It’s been a year of discoveries, advancements, celebrations and creations.
This year, our researchers were named best in the world; we welcomed millions of dollars in research funding from provincial, federal and industry partners; and our experts continue to lead important international collaborations in areas ranging from Indigenous studies to marine research.
“On each of our campuses, talented teams of multidisciplinary researchers are doing groundbreaking and seminal work that’s helping grow our global profile,” said Dr. Neil Bose, vice-president (research), who started in his role in November.
“Through our Strategic Research Intensity Plan, Memorial is building capacity in key areas while enhancing research activities across the disciplines. All of this work is strengthening Canada’s research-based economy. I applaud the tremendous work of the innovative minds here at Memorial and their contributions this year.”
The Gazette salutes five of the many research stories from the past year.
SmartICE, the world’s first climate change adaptation tool to integrate traditional knowledge of sea ice with advanced data acquisition and remote monitoring technology, was the only Canadian recipient of the United Nations (UN) Momentum for Change Climate Solutions Award.

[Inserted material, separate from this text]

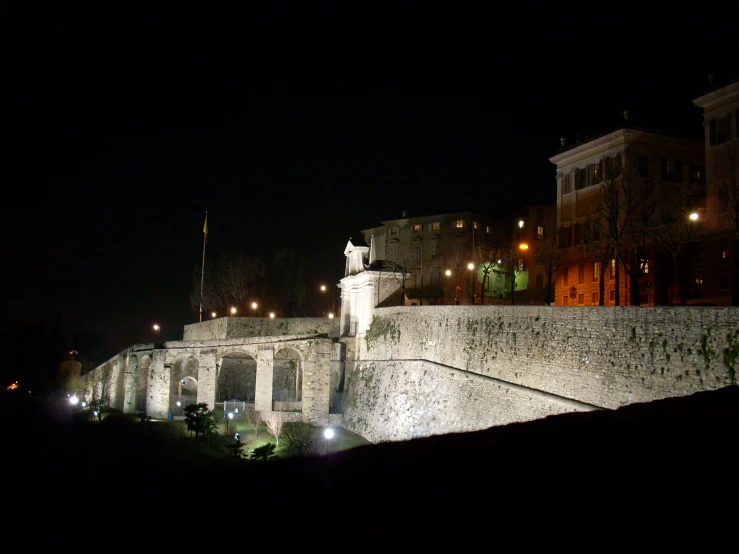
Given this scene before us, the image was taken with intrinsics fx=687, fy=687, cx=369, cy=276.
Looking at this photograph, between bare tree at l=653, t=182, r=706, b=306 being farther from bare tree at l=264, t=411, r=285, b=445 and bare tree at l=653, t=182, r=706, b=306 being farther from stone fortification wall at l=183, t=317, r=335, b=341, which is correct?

The research is led by Dr. Trevor Bell, University Research Professor in the Department of Geography, Faculty of Humanities and Social Sciences, and a Memorial alumnus.
Dr. Kyle Sue, a clinical assistant professor in the Discipline of Family Medicine in the Faculty of Medicine, made international headlines with his research focused on “man flu.”

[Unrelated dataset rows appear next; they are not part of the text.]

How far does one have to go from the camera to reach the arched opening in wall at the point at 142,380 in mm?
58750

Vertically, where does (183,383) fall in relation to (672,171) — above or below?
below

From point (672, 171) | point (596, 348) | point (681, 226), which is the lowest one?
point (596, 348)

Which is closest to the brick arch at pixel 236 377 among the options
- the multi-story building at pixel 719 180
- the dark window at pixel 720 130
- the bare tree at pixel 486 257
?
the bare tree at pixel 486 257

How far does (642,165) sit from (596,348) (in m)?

Dr. Sue has examined research that indicates the ailment may in fact exist.
His research was published in the Christmas 2017 edition of the British Medical Journal.
A team of Memorial researchers and a Genesis Centre client received combined federal-provincial support of more than $4.9 million in May.

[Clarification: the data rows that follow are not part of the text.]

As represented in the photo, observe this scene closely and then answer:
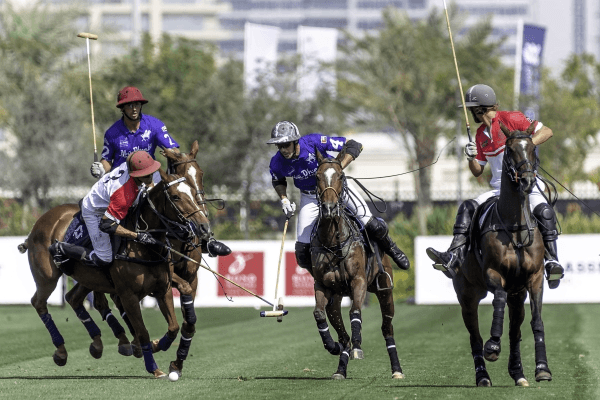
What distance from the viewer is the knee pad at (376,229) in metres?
11.5

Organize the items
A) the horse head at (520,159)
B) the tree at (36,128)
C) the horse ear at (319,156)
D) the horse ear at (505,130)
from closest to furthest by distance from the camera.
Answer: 1. the horse head at (520,159)
2. the horse ear at (505,130)
3. the horse ear at (319,156)
4. the tree at (36,128)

The funding was for two separate projects: the development of new technologies to test water for contaminants; and creating holographic displays.
“Memorial plays a significant role in cultivating and mobilizing the talent needed to enhance innovation in Newfoundland and Labrador,” said President Kachanoski.
Dr. Kelly Hawboldt, a researcher with the Ocean Frontier Institute (OFI) — which turned one this year — and a professor in the Faculty of Engineering and Applied Science, doesn’t like waste.
Rather, she doesn’t like to see it wasted.
Dr. Hawboldt believes that by using science, we can extract value from the byproducts of fish residue, creating products that consumers will not only demand, but will pay a premium for.
This in turn would generate new jobs and boost the economy.
Millions for research infrastructure
In October, Memorial welcomed a combined investment of $11.5 million from the Canada Foundation for Innovation for two separate projects: more than $6.7 million for the creation of a Harsh Environment Research Facility (HERF), one of the most advanced icing wind tunnel and wave tank integrated laboratories in the world; and more than $4.8 million for the development of autonomous marine observation systems (DAMOS).